In what ways have you seen the Canadian music scene change over the years, and how have you adapted?

It’s an interesting thing touring in Canada. More specifically, being from Toronto and always looking to either coast to see what is out there for you can seem like a daunting, but still very exciting, task. When I was a kid it always seemed like there was one main circuit bands would always tour, from BC to Nova Scotia. Once we were able to get on the road and explore it for ourselves, we quickly began to realize some of the most memorable shows were a bit off the beaten trail. I suppose the main shift I’ve noticed is just where we’ve forged some great friendships, and the places we continue to visit year after year. It’s an interesting perspective getting to see how these cities change and evolve upon your seemingly annual visit. There are so many incredible bands across this country of ours though, and I can’t think of a better way to discover them all than to see them all at shows, truly in their element.

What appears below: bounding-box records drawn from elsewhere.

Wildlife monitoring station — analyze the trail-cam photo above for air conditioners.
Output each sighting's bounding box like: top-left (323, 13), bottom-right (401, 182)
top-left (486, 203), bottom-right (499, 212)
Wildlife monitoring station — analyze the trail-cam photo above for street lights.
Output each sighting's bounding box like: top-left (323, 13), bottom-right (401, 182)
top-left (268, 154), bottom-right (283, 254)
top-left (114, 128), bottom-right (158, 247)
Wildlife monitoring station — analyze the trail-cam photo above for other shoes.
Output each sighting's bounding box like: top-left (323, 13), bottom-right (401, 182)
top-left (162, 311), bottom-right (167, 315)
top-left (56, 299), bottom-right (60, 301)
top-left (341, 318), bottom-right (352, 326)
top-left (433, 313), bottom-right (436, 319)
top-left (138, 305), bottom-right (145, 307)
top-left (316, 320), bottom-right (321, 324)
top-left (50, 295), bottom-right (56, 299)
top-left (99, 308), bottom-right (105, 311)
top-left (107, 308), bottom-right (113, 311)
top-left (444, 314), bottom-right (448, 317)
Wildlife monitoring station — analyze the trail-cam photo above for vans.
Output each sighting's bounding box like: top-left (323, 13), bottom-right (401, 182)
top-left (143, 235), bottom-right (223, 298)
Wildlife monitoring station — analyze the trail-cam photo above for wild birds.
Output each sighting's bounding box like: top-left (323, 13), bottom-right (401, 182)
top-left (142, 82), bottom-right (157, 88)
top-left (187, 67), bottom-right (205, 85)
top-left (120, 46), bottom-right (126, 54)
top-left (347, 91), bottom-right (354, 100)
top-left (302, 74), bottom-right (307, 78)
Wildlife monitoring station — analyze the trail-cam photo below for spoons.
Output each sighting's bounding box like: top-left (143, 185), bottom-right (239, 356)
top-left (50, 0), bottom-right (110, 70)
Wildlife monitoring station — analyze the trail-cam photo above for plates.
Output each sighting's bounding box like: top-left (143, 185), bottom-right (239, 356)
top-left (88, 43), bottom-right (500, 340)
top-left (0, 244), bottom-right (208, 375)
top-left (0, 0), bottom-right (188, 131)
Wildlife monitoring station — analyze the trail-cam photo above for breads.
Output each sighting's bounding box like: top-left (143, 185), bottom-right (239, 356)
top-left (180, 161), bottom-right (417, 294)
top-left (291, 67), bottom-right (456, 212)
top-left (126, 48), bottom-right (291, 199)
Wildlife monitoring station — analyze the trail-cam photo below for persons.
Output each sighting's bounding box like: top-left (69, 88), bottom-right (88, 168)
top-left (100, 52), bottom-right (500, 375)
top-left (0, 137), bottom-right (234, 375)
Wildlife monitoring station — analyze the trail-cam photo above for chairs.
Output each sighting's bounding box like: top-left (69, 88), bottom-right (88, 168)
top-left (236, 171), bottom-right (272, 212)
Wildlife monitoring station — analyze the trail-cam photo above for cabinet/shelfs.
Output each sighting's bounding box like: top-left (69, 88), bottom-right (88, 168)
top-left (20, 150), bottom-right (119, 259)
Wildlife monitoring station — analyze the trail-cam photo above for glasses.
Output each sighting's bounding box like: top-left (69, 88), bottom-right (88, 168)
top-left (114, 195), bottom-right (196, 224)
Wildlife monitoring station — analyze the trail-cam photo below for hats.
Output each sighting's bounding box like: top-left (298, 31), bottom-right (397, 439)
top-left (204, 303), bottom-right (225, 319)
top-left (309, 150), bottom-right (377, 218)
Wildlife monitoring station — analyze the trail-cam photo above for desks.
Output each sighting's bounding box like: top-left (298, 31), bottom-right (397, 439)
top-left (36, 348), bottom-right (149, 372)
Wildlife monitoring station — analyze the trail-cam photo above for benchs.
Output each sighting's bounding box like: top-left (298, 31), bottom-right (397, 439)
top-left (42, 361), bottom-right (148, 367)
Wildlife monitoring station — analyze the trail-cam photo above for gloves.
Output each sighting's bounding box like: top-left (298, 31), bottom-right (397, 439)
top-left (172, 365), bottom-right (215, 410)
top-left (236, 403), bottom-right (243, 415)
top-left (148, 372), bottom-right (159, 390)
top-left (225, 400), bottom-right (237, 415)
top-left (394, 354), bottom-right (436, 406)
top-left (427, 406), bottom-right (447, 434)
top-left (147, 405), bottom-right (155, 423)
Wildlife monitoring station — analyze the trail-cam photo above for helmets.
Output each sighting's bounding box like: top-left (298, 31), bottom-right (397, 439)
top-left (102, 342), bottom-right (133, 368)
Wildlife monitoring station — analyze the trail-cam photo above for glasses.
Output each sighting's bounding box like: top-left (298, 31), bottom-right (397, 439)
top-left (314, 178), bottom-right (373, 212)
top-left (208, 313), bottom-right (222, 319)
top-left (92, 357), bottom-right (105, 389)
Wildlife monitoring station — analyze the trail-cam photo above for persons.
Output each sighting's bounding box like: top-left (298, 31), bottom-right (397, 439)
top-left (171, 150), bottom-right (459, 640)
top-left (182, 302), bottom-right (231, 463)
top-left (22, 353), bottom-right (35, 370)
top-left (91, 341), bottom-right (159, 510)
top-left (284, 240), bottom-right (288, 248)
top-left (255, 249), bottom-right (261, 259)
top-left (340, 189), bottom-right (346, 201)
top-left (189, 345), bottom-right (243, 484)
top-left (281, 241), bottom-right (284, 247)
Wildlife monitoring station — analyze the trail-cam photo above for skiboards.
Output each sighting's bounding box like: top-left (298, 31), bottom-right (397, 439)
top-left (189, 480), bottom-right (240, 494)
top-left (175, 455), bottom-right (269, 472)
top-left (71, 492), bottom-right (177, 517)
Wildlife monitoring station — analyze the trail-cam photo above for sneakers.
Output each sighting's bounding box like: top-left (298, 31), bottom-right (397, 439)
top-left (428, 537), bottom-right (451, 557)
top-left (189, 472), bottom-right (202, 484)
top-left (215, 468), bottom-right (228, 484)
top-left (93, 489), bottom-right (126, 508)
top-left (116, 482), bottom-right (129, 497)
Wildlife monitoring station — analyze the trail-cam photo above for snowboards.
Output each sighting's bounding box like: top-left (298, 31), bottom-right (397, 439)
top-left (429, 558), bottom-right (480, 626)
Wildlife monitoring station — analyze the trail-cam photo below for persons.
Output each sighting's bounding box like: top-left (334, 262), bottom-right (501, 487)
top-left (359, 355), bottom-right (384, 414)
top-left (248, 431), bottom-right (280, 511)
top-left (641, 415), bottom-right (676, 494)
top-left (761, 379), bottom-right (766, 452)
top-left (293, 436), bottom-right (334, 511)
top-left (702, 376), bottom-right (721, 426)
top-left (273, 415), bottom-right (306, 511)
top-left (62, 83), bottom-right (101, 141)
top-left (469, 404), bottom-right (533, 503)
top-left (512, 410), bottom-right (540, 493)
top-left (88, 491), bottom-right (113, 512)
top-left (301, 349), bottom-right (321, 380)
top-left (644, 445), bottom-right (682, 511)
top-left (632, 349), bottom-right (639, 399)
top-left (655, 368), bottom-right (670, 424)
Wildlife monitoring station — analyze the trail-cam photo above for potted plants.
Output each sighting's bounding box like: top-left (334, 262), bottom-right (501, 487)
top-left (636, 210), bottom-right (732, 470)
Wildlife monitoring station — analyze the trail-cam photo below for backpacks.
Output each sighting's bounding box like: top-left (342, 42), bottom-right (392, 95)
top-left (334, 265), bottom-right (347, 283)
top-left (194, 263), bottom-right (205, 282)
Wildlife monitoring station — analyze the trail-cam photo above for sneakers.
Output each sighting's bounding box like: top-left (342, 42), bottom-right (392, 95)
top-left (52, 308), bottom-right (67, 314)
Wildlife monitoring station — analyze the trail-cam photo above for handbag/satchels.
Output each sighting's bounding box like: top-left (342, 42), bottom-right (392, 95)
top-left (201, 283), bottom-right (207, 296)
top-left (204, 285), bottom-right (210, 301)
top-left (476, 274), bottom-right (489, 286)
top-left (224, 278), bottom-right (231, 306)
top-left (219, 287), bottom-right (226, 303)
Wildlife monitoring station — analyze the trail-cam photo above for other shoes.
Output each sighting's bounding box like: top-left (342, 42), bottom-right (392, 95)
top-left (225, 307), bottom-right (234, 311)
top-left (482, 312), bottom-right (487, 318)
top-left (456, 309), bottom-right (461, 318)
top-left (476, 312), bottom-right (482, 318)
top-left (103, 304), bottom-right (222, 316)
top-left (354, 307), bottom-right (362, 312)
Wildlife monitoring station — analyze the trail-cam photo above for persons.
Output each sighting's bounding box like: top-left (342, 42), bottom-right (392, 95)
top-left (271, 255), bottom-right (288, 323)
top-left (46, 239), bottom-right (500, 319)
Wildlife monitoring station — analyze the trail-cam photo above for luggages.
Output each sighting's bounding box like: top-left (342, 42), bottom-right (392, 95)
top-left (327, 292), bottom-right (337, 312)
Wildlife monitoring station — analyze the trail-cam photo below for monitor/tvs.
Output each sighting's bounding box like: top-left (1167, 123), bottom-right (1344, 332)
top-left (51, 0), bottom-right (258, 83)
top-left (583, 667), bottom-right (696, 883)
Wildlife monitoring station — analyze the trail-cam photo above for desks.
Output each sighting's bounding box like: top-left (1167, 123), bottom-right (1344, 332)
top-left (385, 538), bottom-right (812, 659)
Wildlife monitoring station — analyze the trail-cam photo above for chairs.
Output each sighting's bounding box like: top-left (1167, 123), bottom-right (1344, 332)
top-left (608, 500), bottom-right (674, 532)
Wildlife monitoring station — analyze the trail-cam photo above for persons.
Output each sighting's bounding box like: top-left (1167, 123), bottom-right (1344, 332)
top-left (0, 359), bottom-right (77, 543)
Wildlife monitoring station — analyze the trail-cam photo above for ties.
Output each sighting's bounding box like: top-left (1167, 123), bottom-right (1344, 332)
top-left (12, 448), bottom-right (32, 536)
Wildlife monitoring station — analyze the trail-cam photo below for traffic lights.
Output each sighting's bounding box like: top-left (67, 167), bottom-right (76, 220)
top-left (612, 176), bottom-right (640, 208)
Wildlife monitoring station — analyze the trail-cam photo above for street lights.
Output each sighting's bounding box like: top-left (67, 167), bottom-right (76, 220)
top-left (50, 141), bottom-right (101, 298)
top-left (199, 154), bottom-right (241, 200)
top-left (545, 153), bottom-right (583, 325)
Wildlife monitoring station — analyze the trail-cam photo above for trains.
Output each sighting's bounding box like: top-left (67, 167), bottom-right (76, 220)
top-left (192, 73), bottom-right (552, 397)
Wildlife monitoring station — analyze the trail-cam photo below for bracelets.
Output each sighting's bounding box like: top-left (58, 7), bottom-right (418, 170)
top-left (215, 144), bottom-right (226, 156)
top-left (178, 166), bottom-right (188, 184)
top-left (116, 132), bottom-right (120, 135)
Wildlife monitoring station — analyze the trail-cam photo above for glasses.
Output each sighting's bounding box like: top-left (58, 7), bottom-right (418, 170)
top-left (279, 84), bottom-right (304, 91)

flatliners_CavalcadeLast year you guys played a free show at my university’s on-campus sports bar, and I thought that was awesome. A lot of bands dream of playing huge stages and stadiums, but for The Flatliners, the opposite appears to be true – you seem to go out of your way to keep things simple, stripped down, and DIY. Do you find that your music thrives most in a small, intimate setting?

 We really do enjoy the simple approach of spreading our music through touring and playing live shows. At times it can be easy to get caught up in a lot of weird and wonderful ways to promote your band, your record, your songs, whatever. But I think the one that has prevailed for us is just hitting the road. If that means we play your campus bar one night, then we’ll try to make that night a memorable one. It’s easy to get deflated and tired on the road when you’re playing a show every night, driving every day, always being on the move, etc. It can be truly exhausting. But somehow that trusty adrenaline still kicks in every night for the show, and you end up having a great night. We enjoy the simplicity of that. And we enjoy working with people who want to put on a show for the right reasons. Not to make a shitload of money, not to get famous and have these accolades. Just to have people singing along is enough.


Who would win in a fight: a taco, or a grilled cheese sandwich?

The crunchiness of the taco could easily be used as a weapon against the gooey grilled cheese. Taco wins without a doubt.


Which member of the band is the most likely to start a cult?

I could see Jon starting some kind of Hockey cult based on statistics and knowledge of the game. The man is a whizkid with this stuff.


Are there any additional words you’d like to leave with readers?

Thank you to all our fans who have been ever patient with this new album of ours. It was a long time in the making, but we are so excited it’s finally out. Thanks for having our backs and sticking by us!